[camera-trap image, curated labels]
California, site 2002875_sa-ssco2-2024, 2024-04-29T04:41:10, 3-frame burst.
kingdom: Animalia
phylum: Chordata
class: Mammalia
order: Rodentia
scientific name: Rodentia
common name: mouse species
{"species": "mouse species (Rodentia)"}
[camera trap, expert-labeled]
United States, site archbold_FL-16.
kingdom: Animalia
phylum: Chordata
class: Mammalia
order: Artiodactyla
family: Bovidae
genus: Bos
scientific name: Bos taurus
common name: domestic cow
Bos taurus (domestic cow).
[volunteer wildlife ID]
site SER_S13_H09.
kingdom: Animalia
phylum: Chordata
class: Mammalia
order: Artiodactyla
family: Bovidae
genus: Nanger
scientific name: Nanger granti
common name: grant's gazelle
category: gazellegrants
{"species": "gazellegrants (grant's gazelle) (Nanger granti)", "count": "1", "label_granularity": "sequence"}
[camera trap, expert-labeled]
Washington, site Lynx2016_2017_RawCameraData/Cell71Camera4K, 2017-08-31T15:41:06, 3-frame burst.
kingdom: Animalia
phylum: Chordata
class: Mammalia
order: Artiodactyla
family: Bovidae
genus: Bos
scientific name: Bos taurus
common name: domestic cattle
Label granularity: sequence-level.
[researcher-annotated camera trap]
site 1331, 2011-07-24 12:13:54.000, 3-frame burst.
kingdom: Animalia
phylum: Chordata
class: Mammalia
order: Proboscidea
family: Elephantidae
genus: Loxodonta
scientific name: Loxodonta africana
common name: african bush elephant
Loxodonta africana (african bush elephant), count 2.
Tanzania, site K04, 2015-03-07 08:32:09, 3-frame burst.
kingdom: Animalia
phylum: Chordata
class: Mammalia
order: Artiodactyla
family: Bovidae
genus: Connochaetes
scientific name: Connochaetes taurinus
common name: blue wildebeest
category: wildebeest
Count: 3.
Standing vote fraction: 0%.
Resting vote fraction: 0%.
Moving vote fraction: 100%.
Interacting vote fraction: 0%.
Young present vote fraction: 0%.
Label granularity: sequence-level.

TASK ITEM:
Nothing but the lines with "frame" should be returned, copied from the entries above.

OUTPUT OF THE EXERCISE:
California, site 2002875_sa-ssco2-2024, 2024-04-29T04:41:10, 3-frame burst.
Washington, site Lynx2016_2017_RawCameraData/Cell71Camera4K, 2017-08-31T15:41:06, 3-frame burst.
site 1331, 2011-07-24 12:13:54.000, 3-frame burst.
Tanzania, site K04, 2015-03-07 08:32:09, 3-frame burst.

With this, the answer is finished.